Но если свои прежние трагедийные роли — от Акосты и Отелло до Грозного и Брута — Станиславский видел в одной, реально-бытовой стилистике, к которой он отнес даже и роль Сальери, то вся роль Шуйского была построена на совершенно иной тональности. Он не только подчеркивал торжественное, «шиллеровское» начало трагедии А. К. Толстого, прежде совершенно стушеванное Художественным театром, но так акцентировал это начало, что явно противоречил реальному во всех своих деталях спектаклю. Историки первого спектакля МХТ указывают:

«Опасная острота этого исполнения состояла в том, что в последней своей роли Станиславский как бы допускал то, с чем он с такой страстностью боролся всю свою жизнь. Как ни парадоксально, но это исполнение находилось на грани “театральности”, излишней картинности, “исторической” бутафории.

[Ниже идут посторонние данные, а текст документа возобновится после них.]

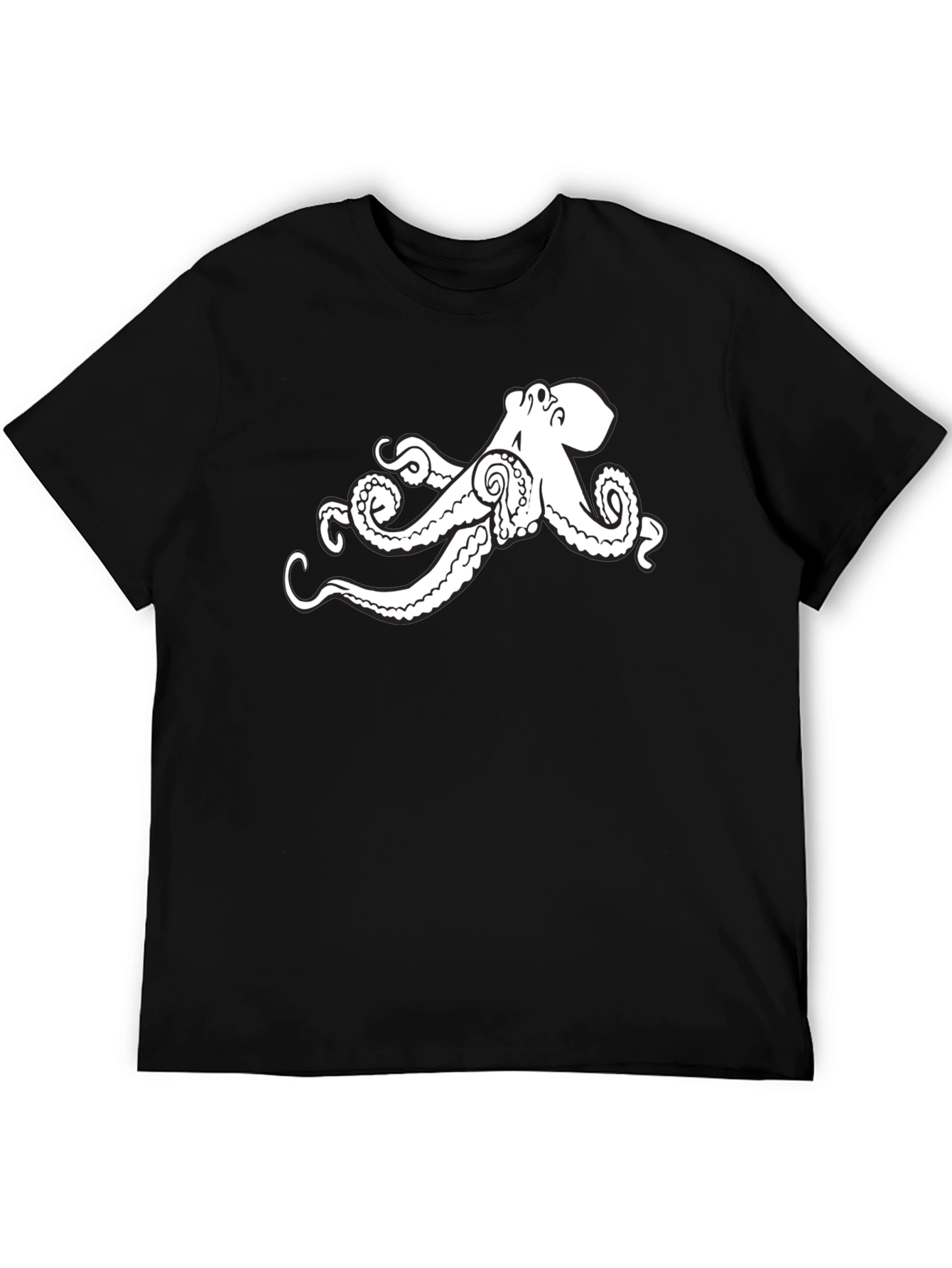 Black Octopus T-Shirt - Unique Graphic Tee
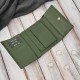 Women's leather wallet green in horizontal orientation RFID Paolo Peruzzi AL-15-GB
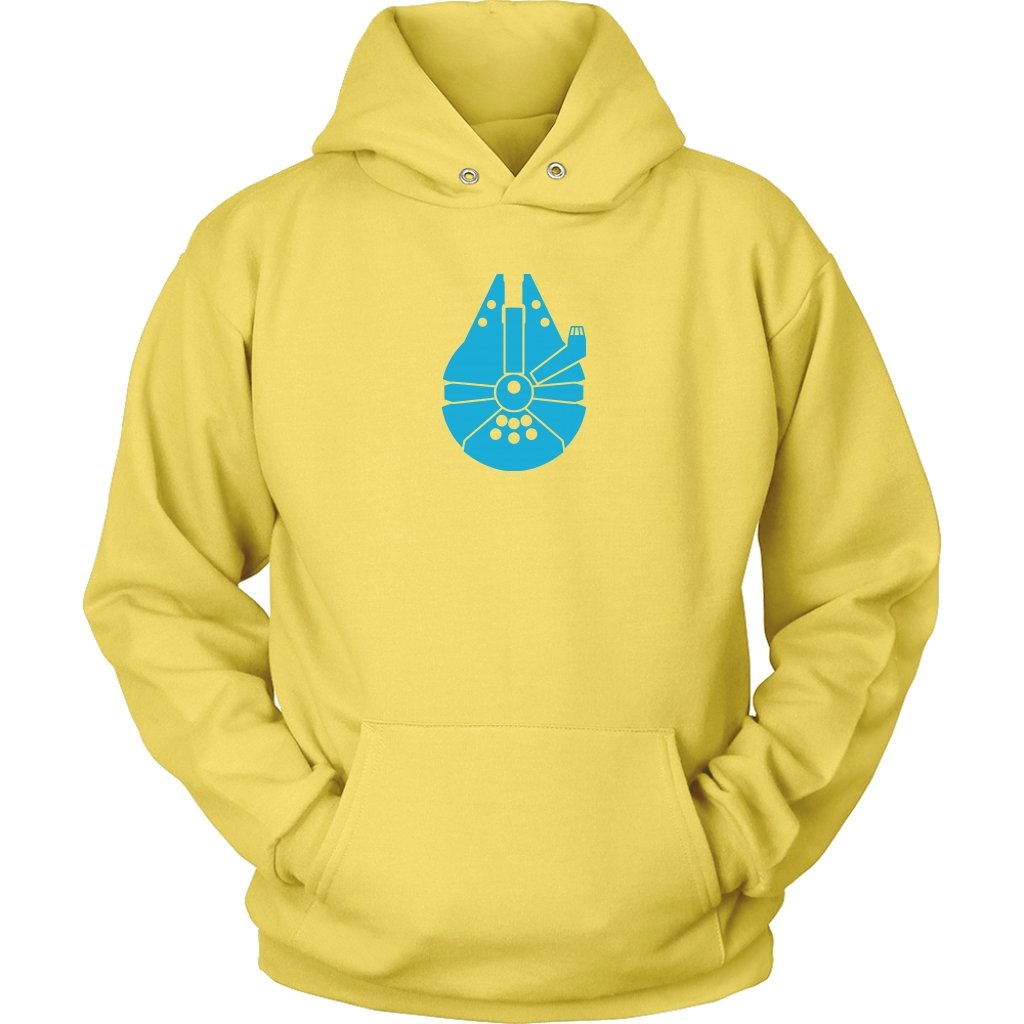 Millennium Falcon Unisex HoodieT-shirt - My E Three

Тот образ итальянского баритона, который смущал молодого Станиславского, {362} толкал его к оперному “штампу”, к “красивости” и обольстительной “театральщине”, к неизменным эффектам трико и шпаги, — из благородного образа какого-нибудь Сен-Бри из “Гугенотов”, казалось, превратился теперь в сказочного “оперного” боярина в стиле “russe”, чтобы вновь смущать покой зрелого мастера, подсовывая ему им же самим когда-то отвергнутые штампы исполнения “боярских” пьес.

Станиславский — Шуйский находился на грани “театральности”, но он нигде не переходит эту грань (разрядка авторов. — Е. П.). Напротив, внимательно всмотревшись в исполнение, мы заметим глубокое и органическое оправдание этой театральности, не только не противоречащей авторскому тексту, но и находящейся в полном соответствии с “системой” психологической игры, с правдой переживаний. У Станиславского не было историко-бытового правдоподобия Лужского. Он — единственный из исполнителей этой роли — пошел особым путем, чутко уловив заманчивую поэтичность образа, поданного им в тонах романтической трагедии… “Истина страстей”, правда, искренность и интенсивность переживаний, внутренняя “логика чувств” были раскрыты им в полном соответствии с “системой”. Театральность и человечность дополняли друг друга, “правдоподобие чувствований” уживалось с театральным преувеличением. Станиславский как бы разбивал каноны так называемого “чеховского академизма” и намечал, правда, так и не осуществившиеся пути к романтической трагедии, Шекспиру, высокой театральности»390.

В. И. Качалов, говоря о своем желании сыграть Шуйского, заметил, что в этом образе «есть кое-что от шекспировской романтики»391. Шекспировское начало и хотел воплотить Станиславский не в трагедийных ролях самого Шекспира, но в роли русской трагедии, которой открылся Художественный театр и в которой сыграл последнюю свою роль Станиславский.

Но в последние годы жизни, совершенно отойдя от актерской работы, он говорит об одной роли, которую хотел бы еще сыграть. Это не чеховская роль, не роль в русской драме или европейской комедии. Это шекспировский король Лир392. Роль, которую играли современные Станиславскому Росси и Барнай, Поссарт и Сальвини. Новые философские грани которой блистательно раскрыл и 30‑е годы С. Михоэлс В его трактовке это была «трагедия {363} познания, Трагедия банкротства мудрости Лира»393. Станиславский, возможно, продолжил бы ту традицию, в которой играл любимейший его актер Сальвини. Раскрыл бы трагедию обманутого человека, простодушно-честного Лира. Раскрыл бы то стремление к правде и добру, которое было постоянной темой Станиславского.

Но короля Лира он не сыграл. И вообще больше не сыграл ни одной новой роли за те шесть лет, что отделяют исполнение роли Ивана Шуйского от последнего появления Станиславского на сцене.